Since in a dataset, reviews with certain tags go one after another, that is, first all neutral, then all negative, and so on, you need to mix them. To do this, you can use the shuffle function from scikit-learn . It is just suitable for situations when signs and class labels are in different arrays, because it allows you to mix two arrays in unison.



Model training



Now it remains to train the model and check its accuracy in the control group. As a model, we will use the model of the Naive Bayesian classifier.
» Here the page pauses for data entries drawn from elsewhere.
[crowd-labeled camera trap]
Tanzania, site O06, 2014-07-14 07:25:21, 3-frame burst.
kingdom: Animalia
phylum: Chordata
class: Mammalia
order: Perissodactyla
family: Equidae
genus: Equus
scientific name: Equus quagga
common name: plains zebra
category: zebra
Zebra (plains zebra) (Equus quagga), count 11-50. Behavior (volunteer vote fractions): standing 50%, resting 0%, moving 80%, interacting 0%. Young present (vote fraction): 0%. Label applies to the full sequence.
Scikit-learn has three Naive Bayes models depending on the distribution of data: binary, discrete, and continuous. Since the distribution of our features is discrete, we choose MultinomialNB .



The Bayesian classifier has the alpha hyper parameter , which is responsible for smoothing the model. Naive Bayes calculates the probabilities of each review belonging to all classes, for this multiplying the conditional probabilities of the appearance of all review words, provided that they belong to a particular class. But if some review word was not found in the training data set, then its conditional probability is zero, which nullifies the probability that the review belongs to any class. To avoid this, by default, one is added to all conditional word probabilities, that is, alpha equals one. However, this value may not be optimal. You can try to select alpha using grid search and cross validation.



 parameter = [1, 0, 0.1, 0.01, 0.001, 0.0001] param_grid = {'alpha': parameter} grid_search = GridSearchCV(MultinomialNB(), param_grid, cv=5) grid_search.fit(X, Y) Alpha, best_score = grid_search.best_params_, grid_search.best_score_
      
      





In my case, the grid hearth gives the optimal value of the hyperparameter equal to 0 with an accuracy of 0.965. However, such a value will obviously not be optimal for the control dataset, since there will be a large number of words not previously found in the training set. For a reference dataset, this model has an accuracy of 0.598. However, if you increase alpha to 0.1, the accuracy on the training data will drop to 0.82, and on the control data it will increase to 0.62. Most likely, on a larger data set, the difference will be more significant.



 model = MultinomialNB(0.1) model.fit(X, Y) # X_control, Y_control   ,   X  Y #        predicted = model.predict(X_control) #     score_test = accuracy_score(Y_control, predicted) #   report = classification_report(Y_control, predicted)
      
      







Output



It is assumed that the model should be used to predict reviews whose words were not used to form the vocabulary. Therefore, the quality of the model can be estimated by its accuracy on the control part of the data, which is 0.62. This is almost twice better than just guessing, but the accuracy is still pretty low.



According to the classification report, it is clear that the model copes worst with reviews that have a neutral color (accuracy 0.47 versus 0.68 for positive and 0.76 for negative). Indeed, neutral reviews contain words that are characteristic of both positive and negative reviews. Probably, the accuracy of the model can be improved by increasing the volume of the dataset, since the three-thousandth data set is rather modest. Also, it would be possible to reduce the problem to a binary classification of reviews into positive and negative, which would also increase the accuracy.



Thanks for reading.



PS If you want to practice yourself, my dataset can be downloaded below the link.